Christen v. Ruhlman

22 La. Ann. 570 | La. | 1870

Howell, J.

Caspar Lusse, who was made garnishee in the first, and is plaintiff in injunction in the second of these two consolidated cases, ¡has appealed from a judgment decreeing the notarial act of sale of a grocery establishment and partnership interest from R. Ruhlman to .him, C. Lusse, on the twenty-seventh of March, 1869, to be null, and *571ordering the said parties to produce “the assets and property in which the interest of said Ruhlman was seized,” (specifically describing it,) to be sold under Christen’s execution against Ruhlman, “in order that the purchaser of said interest, at sheriff’s sale, may be put in joint possession thereof with said Lusse,” and, in default thereof, condemning Lusse to pay the judgment of Christen against Ruhlman, and also dissolving the injunction obtained by Lusse, with four hundred dollars damages against him and his surety, J. II. Wilson, who has also appealed.

We deem it unnecessary to express an opinion upon the right to and regularity of the attachment proceedings, as they seem to have been virtually waived by the subsequent seizure under the execution, and the right to make said seizure is raised in the injunction suit.

Lusse, plaintiff in injunction, alleges that he had purchased the interest of his partner, Ruhlman, in all the partnership property and business, prior to the attempted seizure by Christen, under an execution for an individual debt against Ruhlman, while Christen contends that the said sale was simulated and fraudulent.

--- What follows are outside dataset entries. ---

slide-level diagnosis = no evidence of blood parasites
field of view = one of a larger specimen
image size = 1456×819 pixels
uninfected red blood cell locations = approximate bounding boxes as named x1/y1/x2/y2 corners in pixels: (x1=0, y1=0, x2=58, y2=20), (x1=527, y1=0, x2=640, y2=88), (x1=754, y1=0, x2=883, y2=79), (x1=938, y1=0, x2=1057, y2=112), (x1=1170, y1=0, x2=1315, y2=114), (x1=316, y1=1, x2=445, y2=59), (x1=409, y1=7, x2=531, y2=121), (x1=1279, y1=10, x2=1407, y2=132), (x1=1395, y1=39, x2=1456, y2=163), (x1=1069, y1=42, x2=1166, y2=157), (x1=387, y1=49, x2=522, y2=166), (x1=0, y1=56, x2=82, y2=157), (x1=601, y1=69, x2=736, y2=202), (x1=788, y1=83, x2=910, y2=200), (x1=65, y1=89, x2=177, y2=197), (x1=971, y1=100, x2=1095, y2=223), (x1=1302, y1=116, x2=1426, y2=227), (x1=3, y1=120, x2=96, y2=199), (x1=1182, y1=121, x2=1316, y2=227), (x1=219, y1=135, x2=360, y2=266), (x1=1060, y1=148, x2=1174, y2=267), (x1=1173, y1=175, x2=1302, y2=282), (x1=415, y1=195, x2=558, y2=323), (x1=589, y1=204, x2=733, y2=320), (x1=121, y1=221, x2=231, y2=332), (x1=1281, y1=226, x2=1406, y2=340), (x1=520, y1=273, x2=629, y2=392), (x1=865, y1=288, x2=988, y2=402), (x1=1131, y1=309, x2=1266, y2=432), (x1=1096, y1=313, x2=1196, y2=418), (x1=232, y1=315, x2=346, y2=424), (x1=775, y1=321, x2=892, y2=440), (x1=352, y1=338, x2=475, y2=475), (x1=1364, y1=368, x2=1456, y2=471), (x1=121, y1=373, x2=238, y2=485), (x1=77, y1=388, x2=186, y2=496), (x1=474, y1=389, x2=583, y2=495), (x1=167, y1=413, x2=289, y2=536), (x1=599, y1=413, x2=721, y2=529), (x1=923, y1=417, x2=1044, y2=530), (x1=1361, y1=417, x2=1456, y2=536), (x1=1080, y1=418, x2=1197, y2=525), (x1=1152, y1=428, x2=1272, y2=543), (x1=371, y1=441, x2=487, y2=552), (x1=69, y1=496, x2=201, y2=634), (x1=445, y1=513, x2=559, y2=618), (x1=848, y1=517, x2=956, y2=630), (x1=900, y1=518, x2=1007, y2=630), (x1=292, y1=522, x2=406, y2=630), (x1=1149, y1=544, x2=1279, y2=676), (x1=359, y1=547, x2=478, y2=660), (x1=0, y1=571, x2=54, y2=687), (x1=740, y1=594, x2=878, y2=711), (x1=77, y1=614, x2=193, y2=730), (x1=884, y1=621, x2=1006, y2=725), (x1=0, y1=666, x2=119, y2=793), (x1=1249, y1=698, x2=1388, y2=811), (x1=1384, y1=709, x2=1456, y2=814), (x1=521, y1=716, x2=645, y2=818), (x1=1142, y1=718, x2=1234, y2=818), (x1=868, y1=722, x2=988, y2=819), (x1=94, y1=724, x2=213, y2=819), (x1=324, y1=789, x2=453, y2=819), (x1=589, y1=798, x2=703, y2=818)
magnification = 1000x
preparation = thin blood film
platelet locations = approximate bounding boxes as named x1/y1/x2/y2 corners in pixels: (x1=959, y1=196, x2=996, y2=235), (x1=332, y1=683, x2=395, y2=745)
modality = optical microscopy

The evidence satisfies us that there was a real sale, by one partner to another, of his interest in the partnership, prior to the institution of the suit of Christen v. Ruhlman, which put an end to the partnership, and all the acts complained of by Christen might probably avail a creditor of the alleged partnership, but not an individual creditor of the partner who sold. - The partnership, in .this instance, was largely indebted to Lusse, who furnished all the capital, and was losing money. In buying out his partner, one-half of this indebtedness of the partnership to him was taken as a part of the price, and the balance thereof was paid in cash to the vendor, who was thereafter employed and paid as foreman of the establishment.

In all this we see nothing which partners are prohibited from doing, at least nothing of which an individual creditor of one of the partners can successfully complain. The fact that the old advertisement of the firm was continued in a newspaper after the publication of its dissolution in another, might make the retiring partner responsible to creditors dealing with the firm, but could not increase his liability to his individual creditors, whose rights upon the partnership property are subordinate to those of the partnership creditors. In this case, Lusse was a large creditor of the partnership, and the sale to him by his copartner of the latter’s interest, was not, in contemplation of law, giving him an unjust preference over an individual creditor of his said copartner. The partnership is distinct from the individuals forming it.

It is therefore ordered that the judgment appealed from be reversed, and that the injunction herein be perpetuated, with costs in both courts.

Mr. Chief Justice Ludeling and Mr. Justice Wyly absent.